What July 4 really means

July 4, 2003 | Page 3

WASHINGTON'S WARMONGERS will wave the flag with special fervor this Fourth of July. Democrats and Republicans will salute the "Stars and Stripes"--and compete over whose blood runs redder, whiter and bluer.

But how can this orgy of patriotism look to someone in Iraq today? While politicians celebrate America winning its independence from Britain's colonial rule in 1776, the U.S. military is setting up colonial rule over Iraq.

While the media claim the American flag as a symbol of freedom, the U.S. won't even allow Iraqis to hold elections to choose their own leaders. While Bush talks about "life, liberty and the pursuit of happiness," Iraqi prisoners suffer "cruel, inhuman or degrading" conditions in U.S.-run camps, according to Amnesty International.

This week, Bush will travel to Africa, a continent ravaged by war and poverty. He'll pledge that the U.S. is committed to "peace" and "prosperity."

But you can be sure he won't mention that Africa is the scene of one of the greatest crimes in human history--the enslavement of 50 million Africans, transported across the Atlantic to die in the plantation fields of the U.S. South, among other destinations. What can the American flag mean to Africans whose ancestors were dragged away in chains?

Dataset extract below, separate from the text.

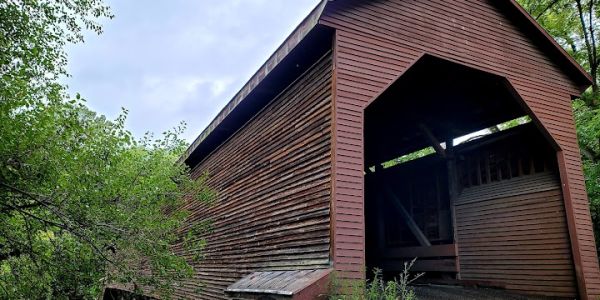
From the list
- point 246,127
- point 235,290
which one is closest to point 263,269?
point 235,290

Bush will state his concern about "unrest" in Liberia--where a civil war threatens to topple the dictator Charles Taylor. What a travesty that United Nations Secretary General Kofi Annan has called on the U.S. to send "peacekeeping" troops to Liberia, even as Washington cracks down in Iraq.

There are those who question Bush's war machine, but say that "peace is patriotic" and that we should claim the American flag for our side. But every U.S. fighter jet, helicopter, tank and armored personnel carrier scattered around the world bears the Stars and Stripes.

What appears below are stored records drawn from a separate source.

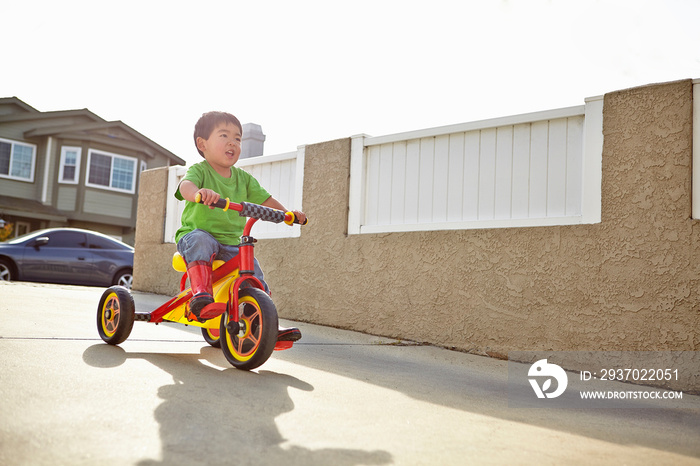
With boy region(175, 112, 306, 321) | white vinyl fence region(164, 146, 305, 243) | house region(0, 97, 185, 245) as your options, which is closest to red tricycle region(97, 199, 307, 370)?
boy region(175, 112, 306, 321)

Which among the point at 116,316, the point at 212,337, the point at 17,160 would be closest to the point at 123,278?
the point at 212,337

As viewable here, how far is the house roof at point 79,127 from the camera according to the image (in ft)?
77.4

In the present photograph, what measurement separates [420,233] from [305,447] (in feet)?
12.1

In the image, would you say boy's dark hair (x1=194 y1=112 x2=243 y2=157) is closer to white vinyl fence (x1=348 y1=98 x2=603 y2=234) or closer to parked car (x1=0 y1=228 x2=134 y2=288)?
white vinyl fence (x1=348 y1=98 x2=603 y2=234)

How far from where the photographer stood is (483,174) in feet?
17.9

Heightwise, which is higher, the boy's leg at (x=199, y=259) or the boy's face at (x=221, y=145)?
the boy's face at (x=221, y=145)

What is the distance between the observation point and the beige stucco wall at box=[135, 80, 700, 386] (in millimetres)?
4324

American military might, American dominance and American empire--this is what daily makes and remakes what the flag stands for. Meanwhile, at home, appeals to the flag and patriotism are used to demand sacrifice from working people--for the good of the economy or in the name of "national security."

More than 150 years ago, the Black abolitionist Frederick Douglass gave voice to what the Fourth of July holiday means to the have-nots. "This Fourth of July is yours, not mine. You may rejoice, I must mourn," the former slave said in an 1852 speech. "What, to the American slave, is your Fourth of July? I answer: a day that reveals to him, more than all other days in the year, the gross injustice and cruelty to which he is the constant victim.

"To him, your celebration is a sham; your boasted liberty, an unholy license; your national greatness, swelling vanity; your sounds of rejoicing are empty and heartless; your denunciation of tyrants, brass fronted impudence; your shouts of liberty and equality, hollow mockery; your prayers and hymns, your sermons and thanksgivings, with all your religious parade and solemnity, are, to him, mere bombast, fraud, deception, impiety, and hypocrisy--a thin veil to cover up crimes which would disgrace a nation of savages."

On the Fourth of July, we stand with Douglass--not Washington's warmongers.